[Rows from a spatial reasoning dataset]
+ + + +
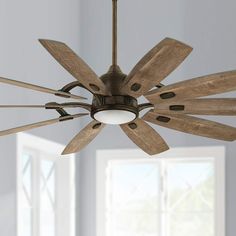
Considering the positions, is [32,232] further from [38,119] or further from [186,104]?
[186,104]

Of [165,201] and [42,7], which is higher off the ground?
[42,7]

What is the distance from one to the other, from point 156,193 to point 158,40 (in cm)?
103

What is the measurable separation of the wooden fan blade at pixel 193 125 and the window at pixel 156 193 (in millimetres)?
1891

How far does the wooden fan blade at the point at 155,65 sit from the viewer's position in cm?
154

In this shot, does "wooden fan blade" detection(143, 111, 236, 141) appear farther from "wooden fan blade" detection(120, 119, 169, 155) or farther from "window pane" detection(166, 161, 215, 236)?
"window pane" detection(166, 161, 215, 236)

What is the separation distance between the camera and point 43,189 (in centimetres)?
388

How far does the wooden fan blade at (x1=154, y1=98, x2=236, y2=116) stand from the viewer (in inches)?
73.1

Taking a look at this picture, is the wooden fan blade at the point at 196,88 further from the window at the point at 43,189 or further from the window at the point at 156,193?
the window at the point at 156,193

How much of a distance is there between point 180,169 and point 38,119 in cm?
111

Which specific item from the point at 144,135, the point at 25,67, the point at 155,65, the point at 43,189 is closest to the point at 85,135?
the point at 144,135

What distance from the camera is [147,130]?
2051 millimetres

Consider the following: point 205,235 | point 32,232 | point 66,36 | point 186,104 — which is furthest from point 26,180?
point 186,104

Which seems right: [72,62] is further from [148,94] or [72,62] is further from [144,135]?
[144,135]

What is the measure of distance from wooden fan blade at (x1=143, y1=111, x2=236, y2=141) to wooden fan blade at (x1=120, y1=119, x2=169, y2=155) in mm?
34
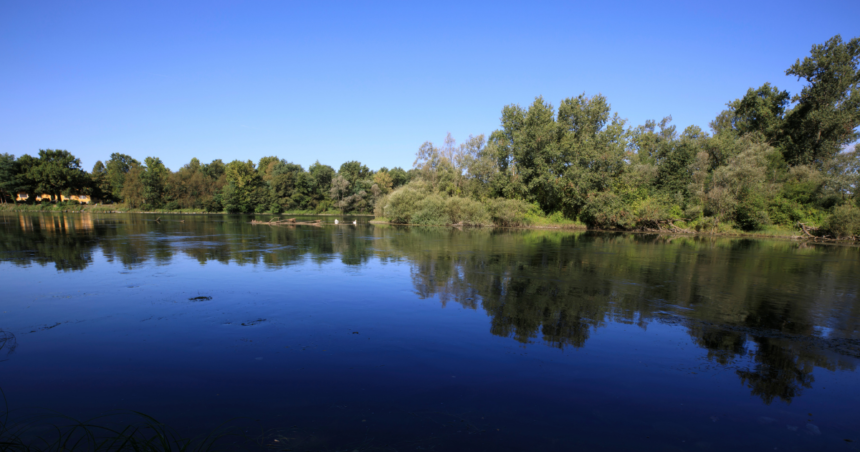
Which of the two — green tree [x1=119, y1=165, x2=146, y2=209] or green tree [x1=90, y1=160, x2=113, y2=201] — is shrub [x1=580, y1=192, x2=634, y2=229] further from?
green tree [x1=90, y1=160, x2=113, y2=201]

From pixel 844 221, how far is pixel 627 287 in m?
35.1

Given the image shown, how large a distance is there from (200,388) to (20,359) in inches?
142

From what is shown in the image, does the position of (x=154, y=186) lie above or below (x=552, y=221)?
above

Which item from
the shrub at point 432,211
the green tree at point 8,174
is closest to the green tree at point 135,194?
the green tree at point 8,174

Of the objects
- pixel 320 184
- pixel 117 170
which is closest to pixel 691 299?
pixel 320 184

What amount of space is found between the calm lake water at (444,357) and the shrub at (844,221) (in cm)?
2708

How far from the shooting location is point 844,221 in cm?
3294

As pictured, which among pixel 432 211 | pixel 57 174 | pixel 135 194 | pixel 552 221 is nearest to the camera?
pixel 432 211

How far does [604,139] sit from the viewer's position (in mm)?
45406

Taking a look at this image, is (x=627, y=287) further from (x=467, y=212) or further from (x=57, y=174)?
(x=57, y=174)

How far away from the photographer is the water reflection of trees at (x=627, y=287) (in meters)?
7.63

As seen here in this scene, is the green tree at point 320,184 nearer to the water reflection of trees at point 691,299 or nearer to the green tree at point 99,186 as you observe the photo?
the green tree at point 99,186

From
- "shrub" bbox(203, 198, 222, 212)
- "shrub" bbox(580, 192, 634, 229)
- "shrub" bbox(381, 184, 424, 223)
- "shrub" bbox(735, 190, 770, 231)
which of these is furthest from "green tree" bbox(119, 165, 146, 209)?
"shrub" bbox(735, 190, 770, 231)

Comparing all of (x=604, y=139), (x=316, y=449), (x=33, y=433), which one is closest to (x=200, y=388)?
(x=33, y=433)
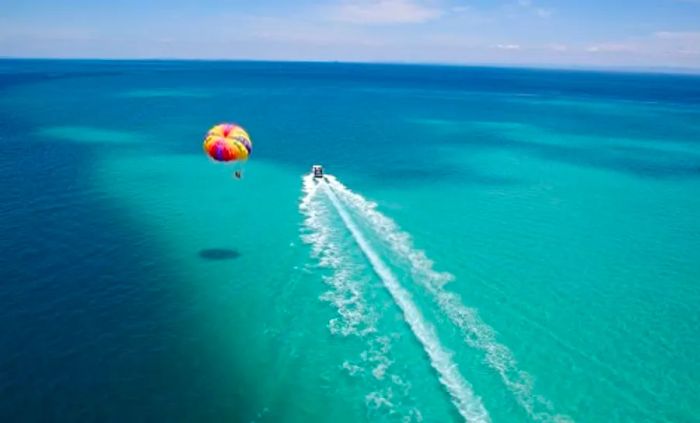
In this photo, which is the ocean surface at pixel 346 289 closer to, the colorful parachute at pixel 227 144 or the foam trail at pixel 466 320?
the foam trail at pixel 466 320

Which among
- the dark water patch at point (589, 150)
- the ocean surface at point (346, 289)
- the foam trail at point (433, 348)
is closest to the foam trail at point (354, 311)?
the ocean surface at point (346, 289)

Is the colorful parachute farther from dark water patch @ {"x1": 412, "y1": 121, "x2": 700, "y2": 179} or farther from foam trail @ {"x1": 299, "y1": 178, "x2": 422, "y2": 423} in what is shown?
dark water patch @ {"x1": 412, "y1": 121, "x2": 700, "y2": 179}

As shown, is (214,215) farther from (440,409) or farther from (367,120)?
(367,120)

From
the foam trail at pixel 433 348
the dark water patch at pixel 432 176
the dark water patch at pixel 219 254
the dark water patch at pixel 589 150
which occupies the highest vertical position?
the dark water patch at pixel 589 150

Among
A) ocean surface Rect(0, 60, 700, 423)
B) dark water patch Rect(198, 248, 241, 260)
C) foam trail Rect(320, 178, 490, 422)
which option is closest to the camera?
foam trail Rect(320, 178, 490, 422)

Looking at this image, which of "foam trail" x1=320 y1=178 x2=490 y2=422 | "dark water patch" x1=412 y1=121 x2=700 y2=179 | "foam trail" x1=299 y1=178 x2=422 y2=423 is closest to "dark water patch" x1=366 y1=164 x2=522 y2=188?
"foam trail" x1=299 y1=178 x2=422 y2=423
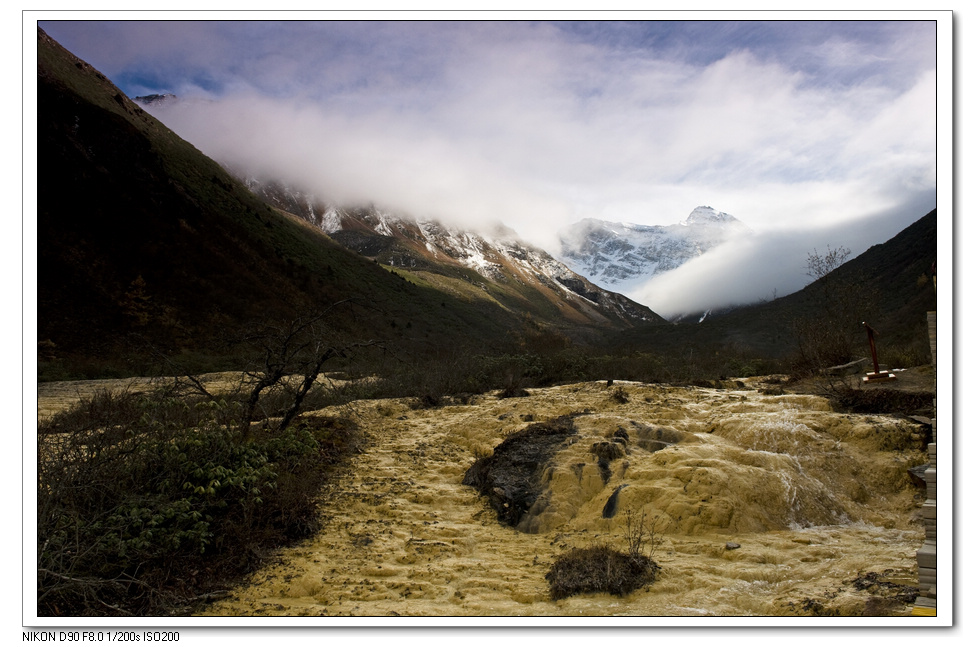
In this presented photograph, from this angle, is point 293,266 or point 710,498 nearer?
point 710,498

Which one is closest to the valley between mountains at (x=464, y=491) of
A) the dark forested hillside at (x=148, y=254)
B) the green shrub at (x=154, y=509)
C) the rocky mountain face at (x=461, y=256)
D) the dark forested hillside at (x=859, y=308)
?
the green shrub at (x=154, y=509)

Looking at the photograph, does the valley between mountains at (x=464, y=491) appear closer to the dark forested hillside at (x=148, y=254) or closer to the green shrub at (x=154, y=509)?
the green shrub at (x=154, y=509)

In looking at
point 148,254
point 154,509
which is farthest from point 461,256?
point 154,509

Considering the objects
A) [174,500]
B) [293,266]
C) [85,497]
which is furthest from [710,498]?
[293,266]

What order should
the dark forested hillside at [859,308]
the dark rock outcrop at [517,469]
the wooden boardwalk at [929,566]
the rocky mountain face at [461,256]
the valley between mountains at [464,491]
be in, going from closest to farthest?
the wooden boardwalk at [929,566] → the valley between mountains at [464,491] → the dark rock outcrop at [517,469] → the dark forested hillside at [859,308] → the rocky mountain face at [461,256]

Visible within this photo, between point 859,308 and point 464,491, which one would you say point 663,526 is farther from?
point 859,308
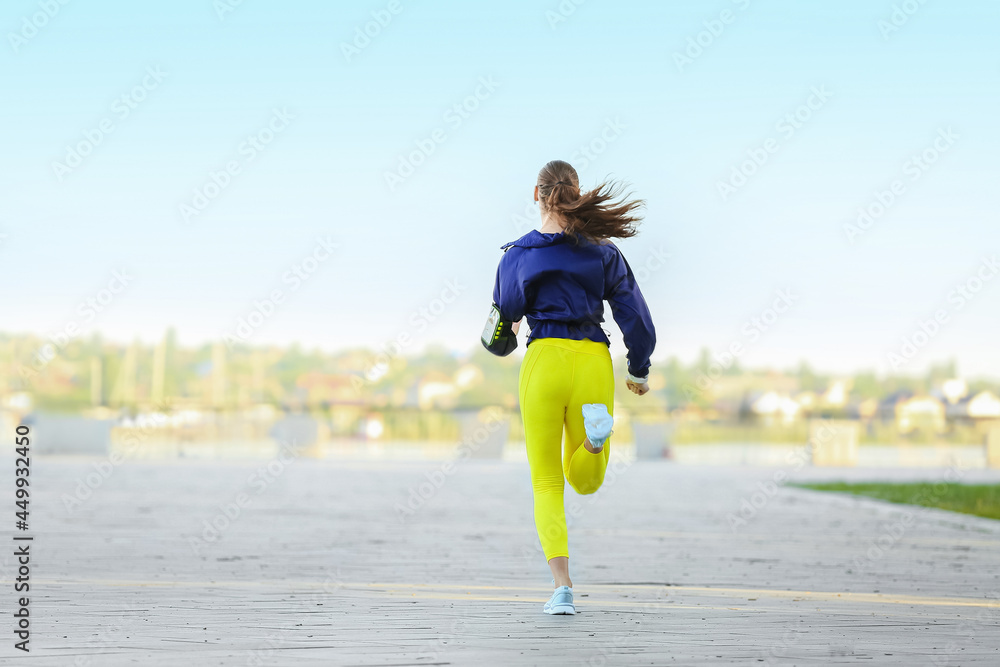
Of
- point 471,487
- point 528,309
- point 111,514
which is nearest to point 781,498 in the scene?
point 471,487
+ + + +
**Objective**
All lines from the one holding "Looking at this" to the end of the listing above need to be duplicated exactly. None of the pictures should be included.

**Solution to this exercise**
Looking at this image, which of "foam trail" x1=320 y1=178 x2=490 y2=422 | "dark water patch" x1=412 y1=121 x2=700 y2=179 | "foam trail" x1=299 y1=178 x2=422 y2=423 is closest to "dark water patch" x1=366 y1=164 x2=522 y2=188?
"foam trail" x1=299 y1=178 x2=422 y2=423
In this presented photograph, from this angle, is point 293,266 or point 710,498 nearer?
point 710,498

Which one is closest to the valley between mountains at (x=464, y=491) of
A) the dark forested hillside at (x=148, y=254)
B) the green shrub at (x=154, y=509)
C) the rocky mountain face at (x=461, y=256)
D) the dark forested hillside at (x=859, y=308)
?
the green shrub at (x=154, y=509)

Looking at the photograph, does the valley between mountains at (x=464, y=491) appear closer to the dark forested hillside at (x=148, y=254) or closer to the green shrub at (x=154, y=509)?
the green shrub at (x=154, y=509)

In looking at
point 148,254
point 154,509
which is farthest from point 461,256?
point 154,509

Considering the objects
A) [174,500]
B) [293,266]
C) [85,497]
which is furthest from [710,498]?
[293,266]

What order should
the dark forested hillside at [859,308]
the dark rock outcrop at [517,469]
the wooden boardwalk at [929,566]
the rocky mountain face at [461,256]
the valley between mountains at [464,491]
be in, going from closest to farthest?
the wooden boardwalk at [929,566] → the valley between mountains at [464,491] → the dark rock outcrop at [517,469] → the dark forested hillside at [859,308] → the rocky mountain face at [461,256]

Visible within this photo, between point 859,308 and point 464,491, which one would you say point 663,526 is farther from?
point 859,308
Of
- point 471,487
- point 528,309
- point 111,514
which is nearest to point 781,498 in the scene?
point 471,487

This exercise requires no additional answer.